Tuesday, January 2, 2024

Sexual Emotionalism

It could manifest as thinking homosexual behaviors must be good or permissible because they feel entitled to this, believing that one's romantic partner should not be attracted to or masturbate to anyone else of the opposite gender because this feels like betrayal (it is not), or holding that sex before legal marriage is some devastating thing by default.  There are many other possible examples of sexual emotionalism, and all of them are only believed when people are so enslaved to their feelings that they deviate from reason or neglect even truths they might have stumbled into for the sake of making themselves happy.

As something that can be very pleasurable and personal, sexuality often does lead to deep emotions.  What a person feels or wants and what is true irrespective of their emotions and desires, however, are very different things, having no dependence on each other.  Because sexuality is this pleasurable, irrationalists usually believe that anything that interferes with their happiness must be false or evil, even when they do not think the same of interfering with the sexual pleasure of other people.

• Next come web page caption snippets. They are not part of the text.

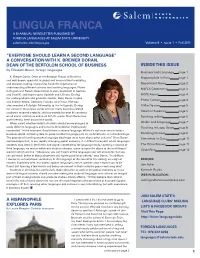 LINGUA FRANCA a BI-ANNUAL NEWSLETTER PUBLISHED by FOREIGN LANGUAGES at SALEM STATE UNIVERSITY Salemstate.Edu/Languages Volume 9 • Issue 1 • Fall 2011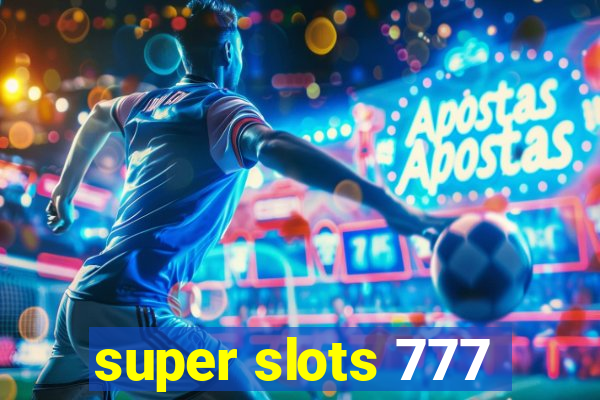 super slots 777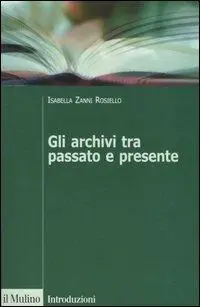 Occasione Imperdibile Gli archivi tra passato e presente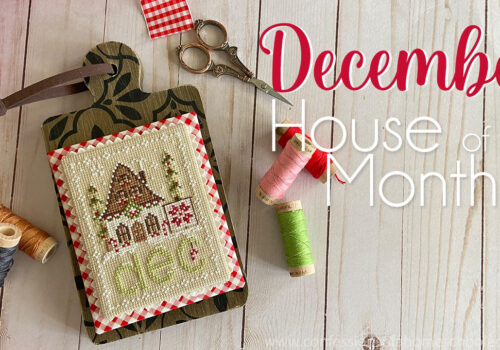 2023 Stitchy House of the Month: December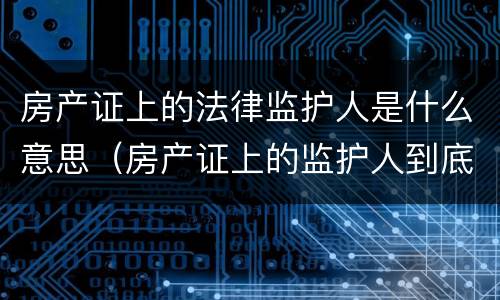 房产证上的法律监护人是什么意思（房产证上的监护人到底有什么意义）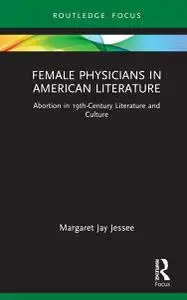 Female Physicians in American Literature: Abortion in 19th-Century Literature and Culture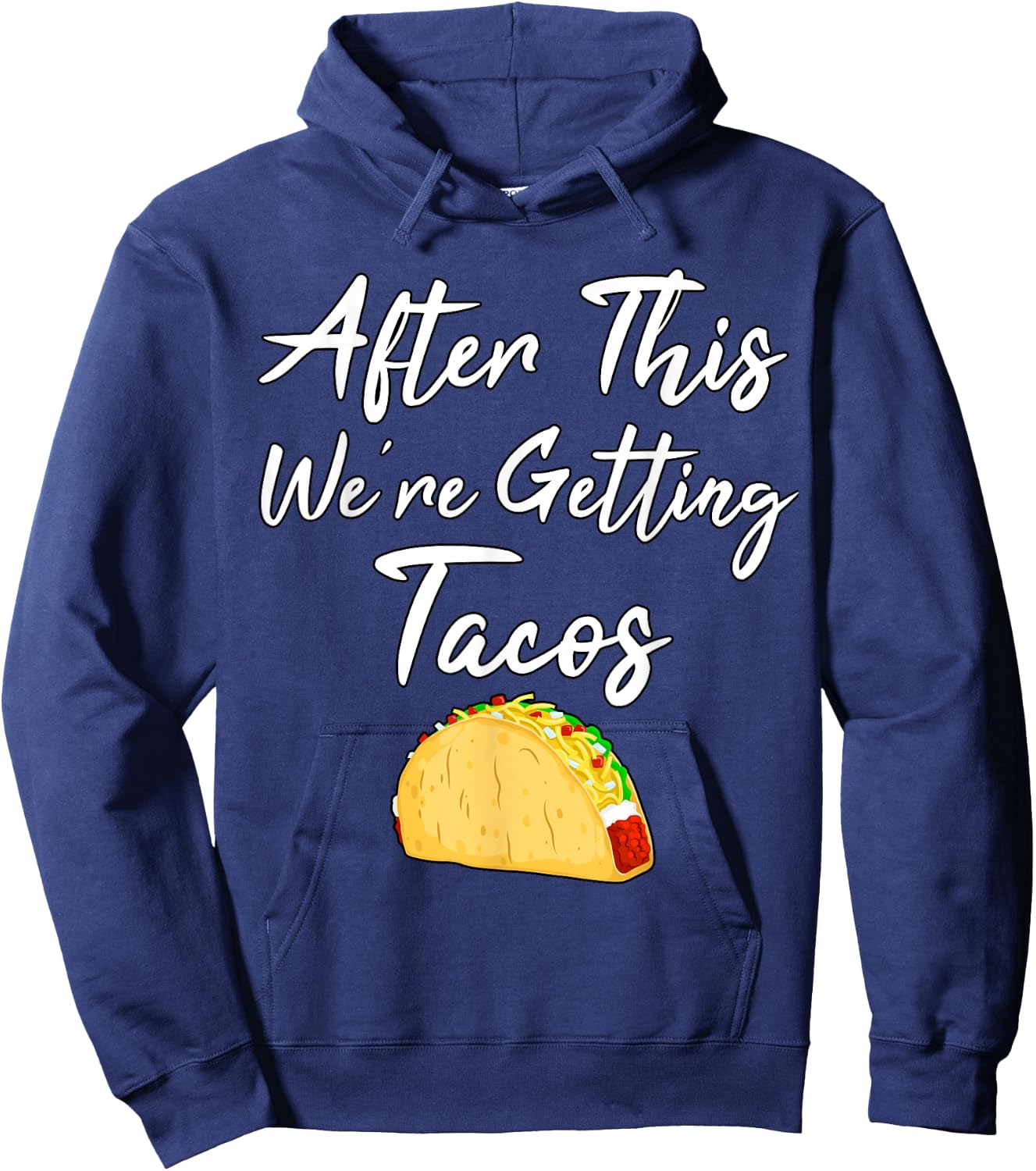 After This We're Getting Tacos Hoodie - Hoodie | Navy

Since it is so personal, non-rationalists often do not want to even consider the glaring ways they make assumptions, contradict their own beliefs, and destroy their lives by the stupidity of their own worldview and actions when it comes to sexuality.  They will expect things of others they might eagerly engage in, such as enjoying attraction to more than one person at a time even if married (and there is nothing adulterous, selfish, or disrespectful about this in itself).  They will think something good or evil on the basis of emotions or convenience or all kinds of petty assumptions.

Whatever the idea that does not follow from something else or whatever the asinine demands they expect from others, sexual irrationalists are so consumed by sheer hedonistic longing, fear, or shame that they will believe in anything that brings them even the illusion of relief.  This is why people hold to sexist double standards for women or men, often hoping to "exempt" themselves from some obligation or appease society.  It is why liberals believe that whatever one desires, with the exception of sexual assault, must be permissible and why conservatives also think that whatever arbitrarily offends their meaningless consciences must be immoral.

These things are not true or at least unprovable; people believe such things because it appeals to them or because they feel the urge to fit in with a crowd of fools, not because of anything rational, any depth on their part, or something worthy of any sort of tolerance or praise.  The allure of sexual pleasure and feeling justified in imposing personal preferences on others might be great for some people, but it is never something that cannot be identified and fully resisted.  It is not even sexual pleasure or general emotional capacity that is the problem.  Yielding to emotion as if it changes the truth and basing one's life around it, sexually or otherwise, is thoroughly asinine.